良「試験がありましたよ。で、そん時はホント興味無かったから県名に焼物を当てはめる設問で、岡山県以外は全部『有田焼』って書いてましたよ(笑)」

僕「無茶ですね(笑)有田焼は知ってたんだ。」

良「何か知ってた(笑)入所してもずっとその調子で遊んでましたよ。僕はそん時18才だったんですけど、中は色んな人が居て定時制の高校みたいなノリでしたね。」

僕「そうなんですか。一年で卒業ですかね?」

良「そうそう。で、まぁ卒業してフリーの窯焚きで食ってましたね。窯焚きって三交代なんですよ、登り窯って。
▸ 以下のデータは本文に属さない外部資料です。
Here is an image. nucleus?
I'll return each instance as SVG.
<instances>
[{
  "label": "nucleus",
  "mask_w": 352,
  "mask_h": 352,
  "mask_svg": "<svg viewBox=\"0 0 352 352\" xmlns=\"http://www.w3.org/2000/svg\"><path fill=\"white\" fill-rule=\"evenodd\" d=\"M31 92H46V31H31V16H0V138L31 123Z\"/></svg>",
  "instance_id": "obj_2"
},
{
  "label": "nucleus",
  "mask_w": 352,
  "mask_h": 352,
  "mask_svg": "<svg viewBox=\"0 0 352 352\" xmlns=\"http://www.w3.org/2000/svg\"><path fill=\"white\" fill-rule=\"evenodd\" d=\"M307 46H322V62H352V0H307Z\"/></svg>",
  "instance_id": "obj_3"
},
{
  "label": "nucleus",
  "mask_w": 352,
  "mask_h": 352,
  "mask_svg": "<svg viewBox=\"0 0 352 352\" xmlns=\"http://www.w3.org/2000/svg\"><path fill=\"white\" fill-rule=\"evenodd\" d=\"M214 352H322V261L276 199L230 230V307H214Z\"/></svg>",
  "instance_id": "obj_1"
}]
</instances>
最初は昼間で上手い人が夜中に入るもんなんですけど、いきなり夜中に入れられたんですよ(笑)『お前上手いなー』って感じで。で、それが人生の中で初めて褒められたっていうか、あ、俺上手いんだって思った(笑)」

僕「それでやる気が出て来たと(笑)」

良「そうそう。図に乗っちゃいました(笑)で、色々窯焚きに参加して。」

僕「さすらいの窯焚き野郎ですね(笑)」

良「いやぁ窯を焚いてるとタバコも美味いし、飯も美味い。最後の炭入れの時は人がいっぱい来て修学旅行みたいに盛り上がっちゃう(笑)枕投げ的なノリですよ(笑)」

僕「キャンプファイヤーとかのワイワイ感ですね。」

良「うん。その後の飲み食いとかもホント楽しい。でも現状に段々不満を持つようになってきたんですよ。そんな時に神戸のデパートで個展をされてた安倍先生に出会ったんですよ。で、『岡山から来たのか。じゃあ一緒に帰ろう』ってなって、アトリエにお邪魔するようになった。」

僕「そうですか。遂に安倍先生と出会ったんですね。」

今日はここまでです。
ちなみに今回の写真は森本良信さんのアトリエの住人です。
作家必須アイテムのオーディオに、美術誌・写真集と錆びたギター。
それにいつもお世話になっている灰皿と湯呑です。
こういった工房の隅々も作家によって様々です。
もしかすると作品に多大な影響を及ぼしている、
「何か」の存在をそこに感知出来るかも知れません。
生きる事そのままが作品に表れる場合が多々ありますので。